- WHAT YOU NEED TO DO
Update the material below by changing every "slide" to "page" and leaving everything else unchanged.

- DATA FOR THIS TASK

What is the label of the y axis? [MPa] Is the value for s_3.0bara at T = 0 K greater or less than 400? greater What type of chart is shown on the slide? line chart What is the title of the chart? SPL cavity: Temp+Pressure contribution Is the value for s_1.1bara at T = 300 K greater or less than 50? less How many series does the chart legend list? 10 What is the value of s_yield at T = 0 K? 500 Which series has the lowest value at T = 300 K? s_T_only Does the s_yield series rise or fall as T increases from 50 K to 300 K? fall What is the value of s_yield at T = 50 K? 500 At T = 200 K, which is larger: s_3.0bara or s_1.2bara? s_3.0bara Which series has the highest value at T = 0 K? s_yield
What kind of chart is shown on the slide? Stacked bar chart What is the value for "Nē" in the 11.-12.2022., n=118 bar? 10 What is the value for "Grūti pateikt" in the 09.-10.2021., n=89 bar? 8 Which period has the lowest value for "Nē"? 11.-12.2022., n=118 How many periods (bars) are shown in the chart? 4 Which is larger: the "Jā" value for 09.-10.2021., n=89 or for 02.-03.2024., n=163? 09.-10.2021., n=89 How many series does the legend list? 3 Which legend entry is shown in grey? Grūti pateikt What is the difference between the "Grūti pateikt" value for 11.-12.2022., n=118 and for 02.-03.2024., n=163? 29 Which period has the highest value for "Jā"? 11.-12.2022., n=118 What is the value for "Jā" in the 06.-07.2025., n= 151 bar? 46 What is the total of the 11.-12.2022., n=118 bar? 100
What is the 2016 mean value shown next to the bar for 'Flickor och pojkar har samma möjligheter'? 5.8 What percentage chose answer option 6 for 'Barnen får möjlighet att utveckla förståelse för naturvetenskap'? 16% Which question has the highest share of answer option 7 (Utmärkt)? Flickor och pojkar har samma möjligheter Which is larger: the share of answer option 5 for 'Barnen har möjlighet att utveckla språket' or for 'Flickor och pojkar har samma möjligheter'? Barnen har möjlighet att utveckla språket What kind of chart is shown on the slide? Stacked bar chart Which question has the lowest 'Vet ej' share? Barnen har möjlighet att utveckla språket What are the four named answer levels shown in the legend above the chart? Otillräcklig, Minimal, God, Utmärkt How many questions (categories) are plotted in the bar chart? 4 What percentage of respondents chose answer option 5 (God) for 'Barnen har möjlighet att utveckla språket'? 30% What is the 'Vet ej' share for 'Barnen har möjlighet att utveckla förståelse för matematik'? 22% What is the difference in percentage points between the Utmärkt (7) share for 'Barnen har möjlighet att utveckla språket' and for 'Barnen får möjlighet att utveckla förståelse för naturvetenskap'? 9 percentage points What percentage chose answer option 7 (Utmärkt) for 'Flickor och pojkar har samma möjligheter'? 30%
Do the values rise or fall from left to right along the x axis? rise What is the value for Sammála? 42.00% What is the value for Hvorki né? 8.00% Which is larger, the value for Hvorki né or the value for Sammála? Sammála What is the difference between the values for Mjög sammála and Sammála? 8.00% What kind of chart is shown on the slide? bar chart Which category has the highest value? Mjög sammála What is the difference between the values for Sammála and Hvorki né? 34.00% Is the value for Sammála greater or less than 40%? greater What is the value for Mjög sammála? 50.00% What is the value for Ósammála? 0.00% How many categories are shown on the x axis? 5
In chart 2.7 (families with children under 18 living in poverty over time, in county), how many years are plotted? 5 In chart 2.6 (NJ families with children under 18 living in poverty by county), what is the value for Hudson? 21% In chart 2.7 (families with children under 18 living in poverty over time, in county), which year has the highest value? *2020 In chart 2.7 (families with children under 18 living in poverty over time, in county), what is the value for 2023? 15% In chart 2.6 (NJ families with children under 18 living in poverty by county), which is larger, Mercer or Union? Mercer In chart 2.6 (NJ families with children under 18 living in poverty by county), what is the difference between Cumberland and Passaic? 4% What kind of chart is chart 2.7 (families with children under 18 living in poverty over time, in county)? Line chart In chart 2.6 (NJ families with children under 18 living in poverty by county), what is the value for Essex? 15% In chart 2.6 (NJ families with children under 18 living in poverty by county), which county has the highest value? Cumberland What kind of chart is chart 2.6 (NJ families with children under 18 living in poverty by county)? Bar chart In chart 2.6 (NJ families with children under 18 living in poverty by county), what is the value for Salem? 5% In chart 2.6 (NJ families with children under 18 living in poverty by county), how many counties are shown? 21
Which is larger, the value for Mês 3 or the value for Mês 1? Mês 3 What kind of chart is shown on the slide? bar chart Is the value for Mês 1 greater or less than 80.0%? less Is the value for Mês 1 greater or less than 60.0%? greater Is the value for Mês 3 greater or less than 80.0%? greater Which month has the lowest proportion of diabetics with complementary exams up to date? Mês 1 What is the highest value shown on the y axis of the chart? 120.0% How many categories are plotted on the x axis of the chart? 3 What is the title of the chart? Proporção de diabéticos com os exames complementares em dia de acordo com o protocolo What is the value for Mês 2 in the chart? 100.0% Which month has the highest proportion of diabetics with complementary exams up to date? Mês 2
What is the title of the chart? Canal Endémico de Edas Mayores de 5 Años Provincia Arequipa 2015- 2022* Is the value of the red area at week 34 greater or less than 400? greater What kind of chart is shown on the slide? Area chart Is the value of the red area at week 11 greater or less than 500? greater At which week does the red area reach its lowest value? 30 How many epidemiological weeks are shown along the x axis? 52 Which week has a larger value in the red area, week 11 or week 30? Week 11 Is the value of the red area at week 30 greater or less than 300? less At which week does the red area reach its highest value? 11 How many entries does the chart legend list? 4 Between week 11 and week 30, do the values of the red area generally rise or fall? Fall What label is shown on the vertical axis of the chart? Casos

- TASK RESULT
What is the label of the y axis? [MPa] Is the value for s_3.0bara at T = 0 K greater or less than 400? greater What type of chart is shown on the page? line chart What is the title of the chart? SPL cavity: Temp+Pressure contribution Is the value for s_1.1bara at T = 300 K greater or less than 50? less How many series does the chart legend list? 10 What is the value of s_yield at T = 0 K? 500 Which series has the lowest value at T = 300 K? s_T_only Does the s_yield series rise or fall as T increases from 50 K to 300 K? fall What is the value of s_yield at T = 50 K? 500 At T = 200 K, which is larger: s_3.0bara or s_1.2bara? s_3.0bara Which series has the highest value at T = 0 K? s_yield
What kind of chart is shown on the page? Stacked bar chart What is the value for "Nē" in the 11.-12.2022., n=118 bar? 10 What is the value for "Grūti pateikt" in the 09.-10.2021., n=89 bar? 8 Which period has the lowest value for "Nē"? 11.-12.2022., n=118 How many periods (bars) are shown in the chart? 4 Which is larger: the "Jā" value for 09.-10.2021., n=89 or for 02.-03.2024., n=163? 09.-10.2021., n=89 How many series does the legend list? 3 Which legend entry is shown in grey? Grūti pateikt What is the difference between the "Grūti pateikt" value for 11.-12.2022., n=118 and for 02.-03.2024., n=163? 29 Which period has the highest value for "Jā"? 11.-12.2022., n=118 What is the value for "Jā" in the 06.-07.2025., n= 151 bar? 46 What is the total of the 11.-12.2022., n=118 bar? 100
What is the 2016 mean value shown next to the bar for 'Flickor och pojkar har samma möjligheter'? 5.8 What percentage chose answer option 6 for 'Barnen får möjlighet att utveckla förståelse för naturvetenskap'? 16% Which question has the highest share of answer option 7 (Utmärkt)? Flickor och pojkar har samma möjligheter Which is larger: the share of answer option 5 for 'Barnen har möjlighet att utveckla språket' or for 'Flickor och pojkar har samma möjligheter'? Barnen har möjlighet att utveckla språket What kind of chart is shown on the page? Stacked bar chart Which question has the lowest 'Vet ej' share? Barnen har möjlighet att utveckla språket What are the four named answer levels shown in the legend above the chart? Otillräcklig, Minimal, God, Utmärkt How many questions (categories) are plotted in the bar chart? 4 What percentage of respondents chose answer option 5 (God) for 'Barnen har möjlighet att utveckla språket'? 30% What is the 'Vet ej' share for 'Barnen har möjlighet att utveckla förståelse för matematik'? 22% What is the difference in percentage points between the Utmärkt (7) share for 'Barnen har möjlighet att utveckla språket' and for 'Barnen får möjlighet att utveckla förståelse för naturvetenskap'? 9 percentage points What percentage chose answer option 7 (Utmärkt) for 'Flickor och pojkar har samma möjligheter'? 30%
Do the values rise or fall from left to right along the x axis? rise What is the value for Sammála? 42.00% What is the value for Hvorki né? 8.00% Which is larger, the value for Hvorki né or the value for Sammála? Sammála What is the difference between the values for Mjög sammála and Sammála? 8.00% What kind of chart is shown on the page? bar chart Which category has the highest value? Mjög sammála What is the difference between the values for Sammála and Hvorki né? 34.00% Is the value for Sammála greater or less than 40%? greater What is the value for Mjög sammála? 50.00% What is the value for Ósammála? 0.00% How many categories are shown on the x axis? 5
In chart 2.7 (families with children under 18 living in poverty over time, in county), how many years are plotted? 5 In chart 2.6 (NJ families with children under 18 living in poverty by county), what is the value for Hudson? 21% In chart 2.7 (families with children under 18 living in poverty over time, in county), which year has the highest value? *2020 In chart 2.7 (families with children under 18 living in poverty over time, in county), what is the value for 2023? 15% In chart 2.6 (NJ families with children under 18 living in poverty by county), which is larger, Mercer or Union? Mercer In chart 2.6 (NJ families with children under 18 living in poverty by county), what is the difference between Cumberland and Passaic? 4% What kind of chart is chart 2.7 (families with children under 18 living in poverty over time, in county)? Line chart In chart 2.6 (NJ families with children under 18 living in poverty by county), what is the value for Essex? 15% In chart 2.6 (NJ families with children under 18 living in poverty by county), which county has the highest value? Cumberland What kind of chart is chart 2.6 (NJ families with children under 18 living in poverty by county)? Bar chart In chart 2.6 (NJ families with children under 18 living in poverty by county), what is the value for Salem? 5% In chart 2.6 (NJ families with children under 18 living in poverty by county), how many counties are shown? 21
Which is larger, the value for Mês 3 or the value for Mês 1? Mês 3 What kind of chart is shown on the page? bar chart Is the value for Mês 1 greater or less than 80.0%? less Is the value for Mês 1 greater or less than 60.0%? greater Is the value for Mês 3 greater or less than 80.0%? greater Which month has the lowest proportion of diabetics with complementary exams up to date? Mês 1 What is the highest value shown on the y axis of the chart? 120.0% How many categories are plotted on the x axis of the chart? 3 What is the title of the chart? Proporção de diabéticos com os exames complementares em dia de acordo com o protocolo What is the value for Mês 2 in the chart? 100.0% Which month has the highest proportion of diabetics with complementary exams up to date? Mês 2
What is the title of the chart? Canal Endémico de Edas Mayores de 5 Años Provincia Arequipa 2015- 2022* Is the value of the red area at week 34 greater or less than 400? greater What kind of chart is shown on the page? Area chart Is the value of the red area at week 11 greater or less than 500? greater At which week does the red area reach its lowest value? 30 How many epidemiological weeks are shown along the x axis? 52 Which week has a larger value in the red area, week 11 or week 30? Week 11 Is the value of the red area at week 30 greater or less than 300? less At which week does the red area reach its highest value? 11 How many entries does the chart legend list? 4 Between week 11 and week 30, do the values of the red area generally rise or fall? Fall What label is shown on the vertical axis of the chart? Casos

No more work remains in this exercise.